Whole wheat pasta and bread; chicken hot dogs; steamed vegetables; non-processed food, so raw chicken and pork are prepared on site; multiple items made from scratch — such as ranch dressing, marinara sauce, lasagna and soup.
This menu sounds like that of a health-conscious adult, but it’s actually what students in Mapleton Public Schools are eating. Hungry kids don’t learn well, and Mapleton wants to satisfy their hunger healthily.
“Under the leadership of our nutrition services director, Joella Carron, we’ve take all deep fryers and breaded items out of our kitchens and are now serving our children whole grains, grilled chicken sandwiches, and even fruit instead of syrup on pancakes,” said Melissa Johnson, communication specialist. “We are doing some incredible things in our kitchens. We are excited to continue such culinary advancements through our partnership with LiveWell.”
LiveWell Colorado conducted a two-day culinary workshop Oct. 14-15 at Mapleton for its nutrition staff, with a focus on scratch cooking and recipe and menu development.
“More than one in four Colorado children are overweight or obese and only 8 percent of Colorado’s children meet recommended levels of fruit and vegetable consumption.”
Venita Currie, program director at LiveWell Colorado “So we wanted to jump into the food fight and teach kids healthy food is good for them and it can taste good too.”
The workshop is an extension to what Mapleton has been doing for the past four years since Carron began working at Mapleton.
Fifty percent of students in the district buy food from the cafeteria, Johnson said, “We’re hoping with LiveWell we can bring that up to 70 percent.

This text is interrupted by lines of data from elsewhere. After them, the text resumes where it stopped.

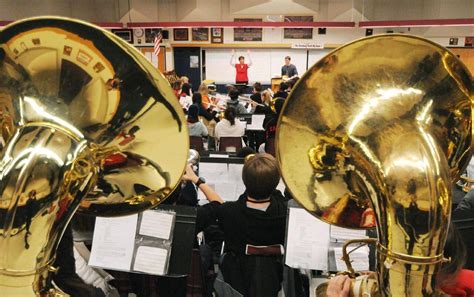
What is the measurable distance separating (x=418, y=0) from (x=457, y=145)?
12287 mm

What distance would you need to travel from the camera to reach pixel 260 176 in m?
1.82

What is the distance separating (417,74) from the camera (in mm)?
889

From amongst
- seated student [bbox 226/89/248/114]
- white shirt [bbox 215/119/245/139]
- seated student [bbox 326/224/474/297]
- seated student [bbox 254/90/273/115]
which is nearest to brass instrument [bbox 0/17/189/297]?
seated student [bbox 326/224/474/297]

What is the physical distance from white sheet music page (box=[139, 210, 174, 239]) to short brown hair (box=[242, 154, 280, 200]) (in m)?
0.37

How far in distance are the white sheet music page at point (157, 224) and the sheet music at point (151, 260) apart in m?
0.06

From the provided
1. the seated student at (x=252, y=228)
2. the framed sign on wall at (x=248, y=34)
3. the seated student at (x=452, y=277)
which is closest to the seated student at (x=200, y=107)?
the seated student at (x=252, y=228)

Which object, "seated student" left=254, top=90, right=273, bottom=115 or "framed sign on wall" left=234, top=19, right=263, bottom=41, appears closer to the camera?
"seated student" left=254, top=90, right=273, bottom=115

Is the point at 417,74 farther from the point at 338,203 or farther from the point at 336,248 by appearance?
the point at 336,248

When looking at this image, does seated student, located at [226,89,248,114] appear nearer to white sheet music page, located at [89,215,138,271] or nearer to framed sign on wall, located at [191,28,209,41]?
white sheet music page, located at [89,215,138,271]

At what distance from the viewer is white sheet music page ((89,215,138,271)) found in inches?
70.7

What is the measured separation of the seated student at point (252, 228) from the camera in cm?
185

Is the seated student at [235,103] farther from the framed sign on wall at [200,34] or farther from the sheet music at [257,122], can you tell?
the framed sign on wall at [200,34]

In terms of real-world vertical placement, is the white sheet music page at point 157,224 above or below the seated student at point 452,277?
below

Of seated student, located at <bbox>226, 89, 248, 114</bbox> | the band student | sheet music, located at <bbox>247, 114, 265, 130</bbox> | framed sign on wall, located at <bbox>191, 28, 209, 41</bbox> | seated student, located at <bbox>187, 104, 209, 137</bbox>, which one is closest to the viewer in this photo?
seated student, located at <bbox>187, 104, 209, 137</bbox>
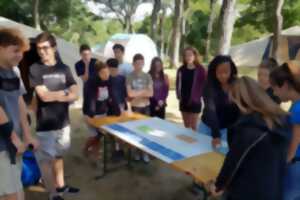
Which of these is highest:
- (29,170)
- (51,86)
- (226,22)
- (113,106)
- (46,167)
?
(226,22)

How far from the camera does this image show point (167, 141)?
342 centimetres

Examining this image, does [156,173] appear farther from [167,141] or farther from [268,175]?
[268,175]

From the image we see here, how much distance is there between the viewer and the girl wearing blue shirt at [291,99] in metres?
2.23

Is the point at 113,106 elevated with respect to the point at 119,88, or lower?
lower

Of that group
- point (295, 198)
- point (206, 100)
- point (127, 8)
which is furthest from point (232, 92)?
point (127, 8)

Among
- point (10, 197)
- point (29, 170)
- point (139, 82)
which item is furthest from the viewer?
point (139, 82)

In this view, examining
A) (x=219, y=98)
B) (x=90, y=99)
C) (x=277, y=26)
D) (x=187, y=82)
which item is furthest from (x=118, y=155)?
(x=277, y=26)

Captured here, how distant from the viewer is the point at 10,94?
8.02 feet

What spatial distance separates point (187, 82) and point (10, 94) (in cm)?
271

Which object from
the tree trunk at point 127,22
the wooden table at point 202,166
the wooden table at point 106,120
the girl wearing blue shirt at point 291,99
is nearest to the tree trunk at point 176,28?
the wooden table at point 106,120

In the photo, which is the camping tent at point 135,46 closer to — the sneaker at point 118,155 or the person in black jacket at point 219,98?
the sneaker at point 118,155

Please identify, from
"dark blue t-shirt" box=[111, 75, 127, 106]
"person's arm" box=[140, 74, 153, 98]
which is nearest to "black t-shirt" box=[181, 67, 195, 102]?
"person's arm" box=[140, 74, 153, 98]

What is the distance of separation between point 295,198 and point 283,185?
0.17 metres

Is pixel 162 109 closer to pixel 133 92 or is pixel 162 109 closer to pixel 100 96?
pixel 133 92
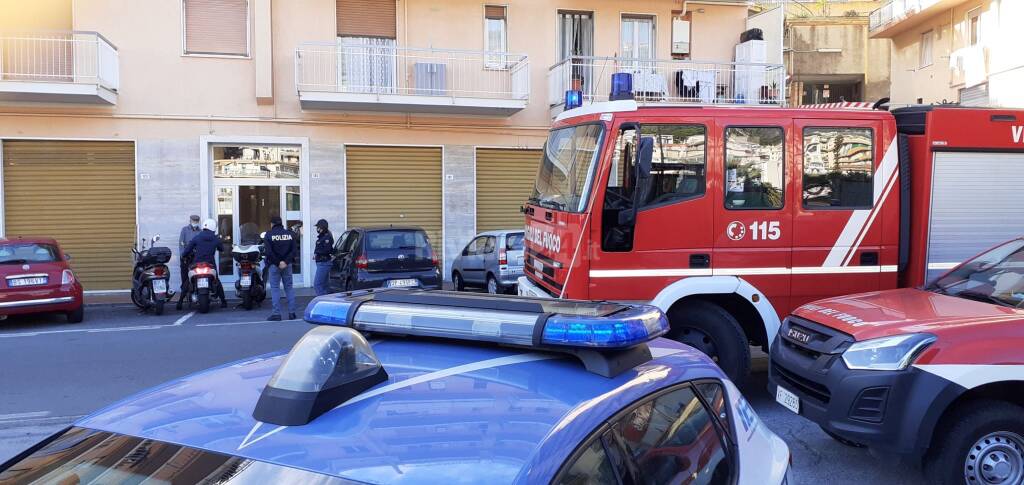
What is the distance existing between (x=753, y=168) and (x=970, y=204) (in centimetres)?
208

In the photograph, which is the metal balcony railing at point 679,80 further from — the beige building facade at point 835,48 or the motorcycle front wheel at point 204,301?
the beige building facade at point 835,48

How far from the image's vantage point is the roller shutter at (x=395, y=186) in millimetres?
18000

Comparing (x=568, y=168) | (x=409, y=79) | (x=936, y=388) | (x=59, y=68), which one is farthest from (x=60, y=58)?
(x=936, y=388)

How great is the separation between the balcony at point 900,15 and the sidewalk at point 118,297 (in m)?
22.5

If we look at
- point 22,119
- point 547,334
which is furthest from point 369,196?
point 547,334

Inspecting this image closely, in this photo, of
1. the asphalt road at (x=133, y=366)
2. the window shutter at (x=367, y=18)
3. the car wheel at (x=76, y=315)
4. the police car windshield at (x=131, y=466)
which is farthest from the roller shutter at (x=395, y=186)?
the police car windshield at (x=131, y=466)

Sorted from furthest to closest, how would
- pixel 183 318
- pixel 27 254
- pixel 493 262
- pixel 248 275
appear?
pixel 493 262
pixel 248 275
pixel 183 318
pixel 27 254

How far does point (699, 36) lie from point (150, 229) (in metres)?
14.0

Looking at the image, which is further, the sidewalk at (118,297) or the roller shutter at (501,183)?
the roller shutter at (501,183)

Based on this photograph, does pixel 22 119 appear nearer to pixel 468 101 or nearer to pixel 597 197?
pixel 468 101

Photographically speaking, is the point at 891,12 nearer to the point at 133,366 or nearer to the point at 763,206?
the point at 763,206

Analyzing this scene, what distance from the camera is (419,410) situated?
6.30 ft

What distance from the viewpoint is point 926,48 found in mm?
27562

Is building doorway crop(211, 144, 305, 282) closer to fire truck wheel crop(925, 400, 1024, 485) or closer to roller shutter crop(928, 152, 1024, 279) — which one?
roller shutter crop(928, 152, 1024, 279)
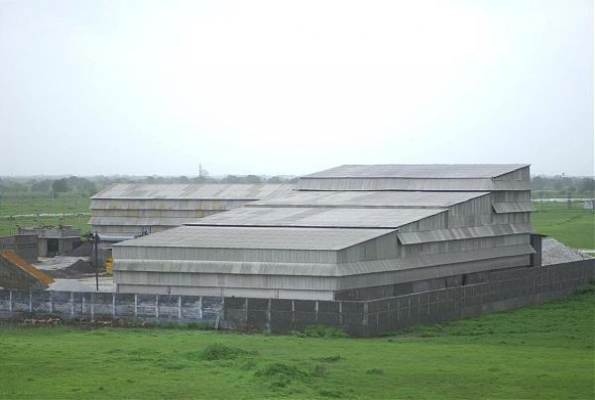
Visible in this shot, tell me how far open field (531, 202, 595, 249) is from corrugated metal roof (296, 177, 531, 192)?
3514 centimetres

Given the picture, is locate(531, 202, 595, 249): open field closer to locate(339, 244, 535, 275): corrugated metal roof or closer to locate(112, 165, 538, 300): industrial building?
locate(112, 165, 538, 300): industrial building

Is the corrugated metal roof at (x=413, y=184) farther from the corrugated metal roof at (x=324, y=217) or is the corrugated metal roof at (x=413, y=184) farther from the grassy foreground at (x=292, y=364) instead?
the grassy foreground at (x=292, y=364)

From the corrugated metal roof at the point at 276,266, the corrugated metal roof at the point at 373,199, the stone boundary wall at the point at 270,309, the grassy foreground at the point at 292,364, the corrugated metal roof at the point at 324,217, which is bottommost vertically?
the grassy foreground at the point at 292,364

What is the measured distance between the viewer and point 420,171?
74625 mm

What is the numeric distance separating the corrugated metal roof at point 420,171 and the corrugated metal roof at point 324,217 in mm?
9311

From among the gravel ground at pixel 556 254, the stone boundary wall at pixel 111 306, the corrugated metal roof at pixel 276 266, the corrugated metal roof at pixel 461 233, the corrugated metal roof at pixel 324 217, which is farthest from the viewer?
the gravel ground at pixel 556 254

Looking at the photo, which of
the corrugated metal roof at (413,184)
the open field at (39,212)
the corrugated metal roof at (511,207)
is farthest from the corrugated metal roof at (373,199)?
the open field at (39,212)

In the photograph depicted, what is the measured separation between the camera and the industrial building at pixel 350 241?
49.8 m

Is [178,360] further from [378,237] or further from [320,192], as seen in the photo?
[320,192]

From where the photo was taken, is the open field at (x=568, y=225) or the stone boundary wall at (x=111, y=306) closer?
the stone boundary wall at (x=111, y=306)

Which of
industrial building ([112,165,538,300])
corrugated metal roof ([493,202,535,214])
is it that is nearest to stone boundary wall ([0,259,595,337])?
industrial building ([112,165,538,300])

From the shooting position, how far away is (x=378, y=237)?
52000mm

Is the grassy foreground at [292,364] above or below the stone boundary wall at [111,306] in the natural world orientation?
below

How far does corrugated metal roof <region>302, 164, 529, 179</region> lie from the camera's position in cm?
7044
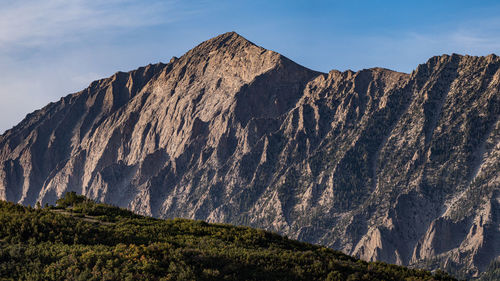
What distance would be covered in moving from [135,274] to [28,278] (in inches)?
217

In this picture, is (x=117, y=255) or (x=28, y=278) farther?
(x=117, y=255)

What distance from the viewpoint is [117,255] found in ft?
125

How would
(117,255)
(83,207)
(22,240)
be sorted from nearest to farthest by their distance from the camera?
(117,255) < (22,240) < (83,207)

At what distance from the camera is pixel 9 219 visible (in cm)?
4334

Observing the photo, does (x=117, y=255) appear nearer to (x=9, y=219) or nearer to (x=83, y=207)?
(x=9, y=219)

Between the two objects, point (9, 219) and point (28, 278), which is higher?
point (9, 219)

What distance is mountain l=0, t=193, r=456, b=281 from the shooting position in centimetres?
3641

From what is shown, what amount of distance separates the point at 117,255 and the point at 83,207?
1791 cm

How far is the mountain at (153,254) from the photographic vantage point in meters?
36.4

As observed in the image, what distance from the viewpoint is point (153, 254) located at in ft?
127

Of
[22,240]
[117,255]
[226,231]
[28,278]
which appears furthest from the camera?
[226,231]

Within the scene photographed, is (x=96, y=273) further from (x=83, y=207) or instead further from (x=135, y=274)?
(x=83, y=207)

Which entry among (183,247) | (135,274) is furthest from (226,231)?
(135,274)

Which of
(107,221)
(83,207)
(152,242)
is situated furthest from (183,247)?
(83,207)
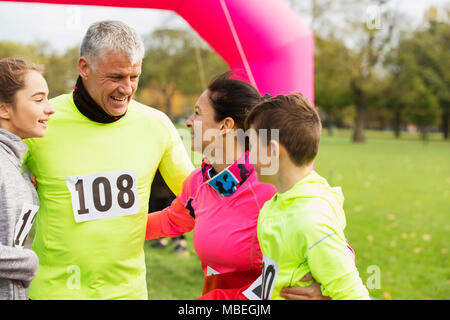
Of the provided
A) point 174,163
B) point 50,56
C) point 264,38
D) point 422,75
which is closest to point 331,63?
point 422,75

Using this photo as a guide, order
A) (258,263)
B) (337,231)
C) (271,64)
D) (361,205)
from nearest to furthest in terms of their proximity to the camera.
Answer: (337,231), (258,263), (271,64), (361,205)

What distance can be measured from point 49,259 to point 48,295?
0.51 feet

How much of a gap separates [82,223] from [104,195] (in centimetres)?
15

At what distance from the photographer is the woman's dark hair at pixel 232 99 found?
6.33 feet

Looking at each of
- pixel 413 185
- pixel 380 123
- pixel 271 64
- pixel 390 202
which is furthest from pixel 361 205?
pixel 380 123

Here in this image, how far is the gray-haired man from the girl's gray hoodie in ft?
0.60

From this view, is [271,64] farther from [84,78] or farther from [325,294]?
[325,294]

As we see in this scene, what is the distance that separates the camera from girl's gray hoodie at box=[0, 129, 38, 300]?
1.62m

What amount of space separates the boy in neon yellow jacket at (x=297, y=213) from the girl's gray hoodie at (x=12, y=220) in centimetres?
86

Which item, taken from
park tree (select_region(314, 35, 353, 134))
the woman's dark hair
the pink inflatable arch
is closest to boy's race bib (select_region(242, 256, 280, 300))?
the woman's dark hair

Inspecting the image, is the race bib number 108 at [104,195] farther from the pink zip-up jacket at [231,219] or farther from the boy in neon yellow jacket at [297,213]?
the boy in neon yellow jacket at [297,213]

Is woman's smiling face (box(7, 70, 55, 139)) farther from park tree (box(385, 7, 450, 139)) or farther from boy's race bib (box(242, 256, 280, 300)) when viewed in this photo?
park tree (box(385, 7, 450, 139))

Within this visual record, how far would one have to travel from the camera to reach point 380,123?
60406mm

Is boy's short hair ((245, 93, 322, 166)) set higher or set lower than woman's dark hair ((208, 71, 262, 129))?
lower
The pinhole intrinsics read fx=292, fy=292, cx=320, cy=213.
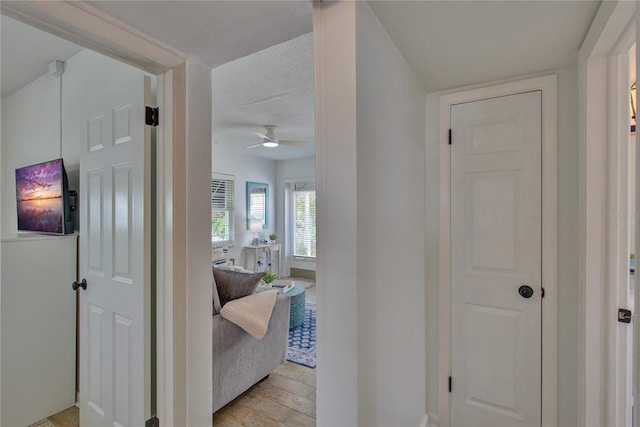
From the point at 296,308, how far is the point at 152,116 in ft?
8.53

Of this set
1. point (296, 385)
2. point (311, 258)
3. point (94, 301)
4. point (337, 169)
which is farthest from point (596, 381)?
point (311, 258)

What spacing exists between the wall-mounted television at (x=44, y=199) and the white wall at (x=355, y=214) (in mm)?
2017

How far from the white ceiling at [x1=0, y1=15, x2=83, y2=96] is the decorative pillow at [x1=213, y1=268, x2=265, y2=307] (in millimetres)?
1907

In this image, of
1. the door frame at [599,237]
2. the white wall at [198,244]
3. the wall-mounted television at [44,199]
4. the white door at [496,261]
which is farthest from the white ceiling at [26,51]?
the door frame at [599,237]

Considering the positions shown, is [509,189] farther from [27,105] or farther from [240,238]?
[240,238]

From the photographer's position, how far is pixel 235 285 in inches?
91.8

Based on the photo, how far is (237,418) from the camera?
6.59 feet

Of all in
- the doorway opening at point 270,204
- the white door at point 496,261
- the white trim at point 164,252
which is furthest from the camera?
the doorway opening at point 270,204

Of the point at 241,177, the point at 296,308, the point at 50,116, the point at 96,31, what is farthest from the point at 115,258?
the point at 241,177

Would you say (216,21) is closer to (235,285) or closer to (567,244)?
(235,285)

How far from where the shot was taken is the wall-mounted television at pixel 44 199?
2.01 m

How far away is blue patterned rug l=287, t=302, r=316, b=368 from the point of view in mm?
2781

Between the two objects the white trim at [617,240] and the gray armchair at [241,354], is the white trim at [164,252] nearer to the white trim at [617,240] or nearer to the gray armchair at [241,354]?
the gray armchair at [241,354]

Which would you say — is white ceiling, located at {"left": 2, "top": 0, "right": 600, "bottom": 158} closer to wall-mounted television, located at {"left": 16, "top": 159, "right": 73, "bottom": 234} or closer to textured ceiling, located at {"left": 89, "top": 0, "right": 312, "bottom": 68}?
textured ceiling, located at {"left": 89, "top": 0, "right": 312, "bottom": 68}
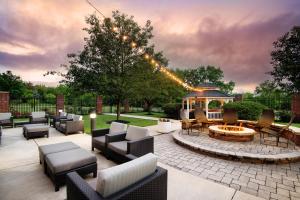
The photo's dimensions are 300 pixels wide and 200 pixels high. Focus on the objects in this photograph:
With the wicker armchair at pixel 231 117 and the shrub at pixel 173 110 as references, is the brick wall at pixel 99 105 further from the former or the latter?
the wicker armchair at pixel 231 117

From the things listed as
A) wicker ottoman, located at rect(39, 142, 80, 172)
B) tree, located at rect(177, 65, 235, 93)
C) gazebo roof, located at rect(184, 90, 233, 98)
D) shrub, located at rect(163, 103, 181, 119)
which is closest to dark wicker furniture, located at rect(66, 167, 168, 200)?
wicker ottoman, located at rect(39, 142, 80, 172)

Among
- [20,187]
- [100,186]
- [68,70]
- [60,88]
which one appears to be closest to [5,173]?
[20,187]

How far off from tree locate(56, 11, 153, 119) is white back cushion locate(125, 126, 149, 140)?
647 cm

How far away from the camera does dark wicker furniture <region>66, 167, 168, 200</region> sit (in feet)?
5.67

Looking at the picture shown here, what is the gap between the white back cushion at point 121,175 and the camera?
169 cm

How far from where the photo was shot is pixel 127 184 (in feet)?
6.10

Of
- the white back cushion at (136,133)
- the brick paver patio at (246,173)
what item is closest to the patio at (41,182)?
the brick paver patio at (246,173)

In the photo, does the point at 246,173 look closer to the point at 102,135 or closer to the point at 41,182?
the point at 102,135

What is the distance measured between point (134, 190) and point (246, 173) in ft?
10.4

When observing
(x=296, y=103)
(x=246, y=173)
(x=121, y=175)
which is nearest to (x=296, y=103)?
(x=296, y=103)

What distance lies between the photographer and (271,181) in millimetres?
3348

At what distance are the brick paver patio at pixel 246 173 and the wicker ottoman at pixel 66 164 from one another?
79.9 inches

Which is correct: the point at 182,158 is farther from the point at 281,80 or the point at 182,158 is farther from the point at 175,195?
the point at 281,80

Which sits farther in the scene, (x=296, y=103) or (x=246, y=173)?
(x=296, y=103)
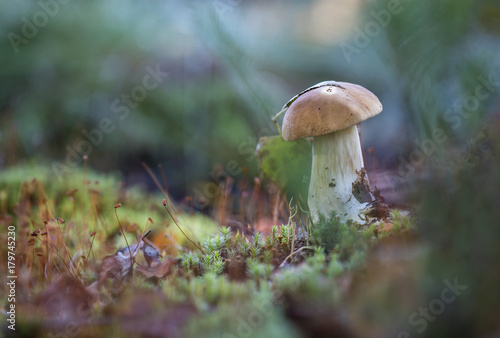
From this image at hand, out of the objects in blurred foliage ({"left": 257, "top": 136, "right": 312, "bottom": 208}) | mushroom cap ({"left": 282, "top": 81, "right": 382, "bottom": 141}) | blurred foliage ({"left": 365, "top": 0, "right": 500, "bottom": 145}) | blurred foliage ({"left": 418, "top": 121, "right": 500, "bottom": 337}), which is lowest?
blurred foliage ({"left": 257, "top": 136, "right": 312, "bottom": 208})

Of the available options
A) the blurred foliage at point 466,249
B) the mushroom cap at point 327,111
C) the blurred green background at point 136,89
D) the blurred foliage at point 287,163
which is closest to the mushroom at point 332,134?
the mushroom cap at point 327,111

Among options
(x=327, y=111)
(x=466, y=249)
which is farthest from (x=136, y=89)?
(x=466, y=249)

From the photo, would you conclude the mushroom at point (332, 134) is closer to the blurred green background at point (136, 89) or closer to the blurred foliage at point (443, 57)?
the blurred foliage at point (443, 57)

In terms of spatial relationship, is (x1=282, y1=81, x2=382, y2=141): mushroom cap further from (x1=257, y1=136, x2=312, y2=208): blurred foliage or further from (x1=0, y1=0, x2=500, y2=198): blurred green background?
(x1=0, y1=0, x2=500, y2=198): blurred green background

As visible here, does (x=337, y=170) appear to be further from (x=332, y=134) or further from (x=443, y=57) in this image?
(x=443, y=57)

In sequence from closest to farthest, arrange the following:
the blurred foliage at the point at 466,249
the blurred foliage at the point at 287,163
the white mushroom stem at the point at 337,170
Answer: the blurred foliage at the point at 466,249
the white mushroom stem at the point at 337,170
the blurred foliage at the point at 287,163

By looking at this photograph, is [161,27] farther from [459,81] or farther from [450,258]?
[450,258]

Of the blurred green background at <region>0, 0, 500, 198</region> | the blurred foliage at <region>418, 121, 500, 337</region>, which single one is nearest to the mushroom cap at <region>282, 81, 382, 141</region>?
the blurred foliage at <region>418, 121, 500, 337</region>

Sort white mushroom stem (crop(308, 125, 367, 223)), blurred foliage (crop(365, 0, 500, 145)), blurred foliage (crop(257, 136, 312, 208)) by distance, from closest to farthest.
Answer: blurred foliage (crop(365, 0, 500, 145)) < white mushroom stem (crop(308, 125, 367, 223)) < blurred foliage (crop(257, 136, 312, 208))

Good nutrition is good for kids.”
Currie explained that the more students who buy meals at school, the more funding the district receives, which means more ability to buy healthy food.
Carron said it is her passion to make sure children eat healthily so they can grow up and be healthy adults.
“If you start when they’re young, it’s a learned process,” she said.
Under her direction, the district did away with fryers, breaded products and switched from pork hot dogs to chicken.
“I don’t even think they knew we switched items on them,” Carron said.
As part of the workshop, members with LiveWell helped Carron plan for the implementation of salad bars in the elementary schools in 2014.
LiveWellColorado is a nonprofit organization committed to preventing and reducing obesity in Colorado by promoting healthy eating and active living. Since 2010, LiveWell has hosted 20 culinary events, trained 434 food service workers in 89 school districts.